Exercise tasks:
1 > In the passage on UBS structured notes, copy the text from "Structured notes are" to "to individual investors.".
2 > According to the passage on UBS structured notes, what fine did the Securities & Exchange Commission impose on UBS?
3 > From the passage on UBS structured notes, list the common types of structured notes sold to individual investors.

Page excerpt:
Start of Block

In 2014, UBS, one of the largest issuers of structured notes in the world, issued and sold 2.7 billion in structured notes.
Structured notes are securities issued by financial institutions whose returns are based on, among other things, equity indexes, a single equity security, a basket of equity securities, interest rates, commodities, and/or foreign currencies. The investors return is “linked” to the performance of a reference asset or index. Financial institutions typically design and issue structured notes, and broker-dealers sell them to individual investors.
Some common types of structured notes sold to individual investors include: principal protected notes, reverse convertible notes, enhanced participation or leveraged notes, and hybrid notes that combine multiple characteristics.
Yesterday, the United States Securities & Exchange Commission fined UBS $19.5 million for fraud in connection with sale of foreign exchange linked structures notes linked to the V10 Currency Index Volatility Cap (the “V10” Index).
UBS sold more than $190 million of these securities to approximately 2,000 retain investors in the in the United States. According to the SEC, UBS perceived that investors interested in diversifying their stock and bond portfolios were attracted to these structured products and accordingly manufactured them for sale
According to the SEC, UBS engaged in a variety of secret conduct, including taking unjustified markups, engaging in hedging trades with non-systematic spreads and trading in advance of certain hedging transactions and misleading investors as to certain key features of this complex financial instrument.

End of Block

Data block:
Start of Block

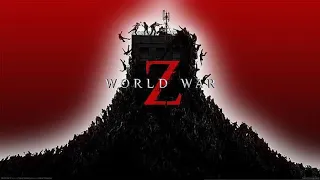 World War Z - Episode 1: New York - Chapter 4: Dead in the Water - Gameplay Walkthrough (PS4)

End of Block

Replies:
1 >
Structured notes are securities issued by financial institutions whose returns are based on, among other things, equity indexes, a single equity security, a basket of equity securities, interest rates, commodities, and/or foreign currencies. The investors return is “linked” to the performance of a reference asset or index. Financial institutions typically design and issue structured notes, and broker-dealers sell them to individual investors.

2 > $19.5 million

3 >
- principal protected notes
- reverse convertible notes
- enhanced participation or leveraged notes
- hybrid notes that combine multiple characteristics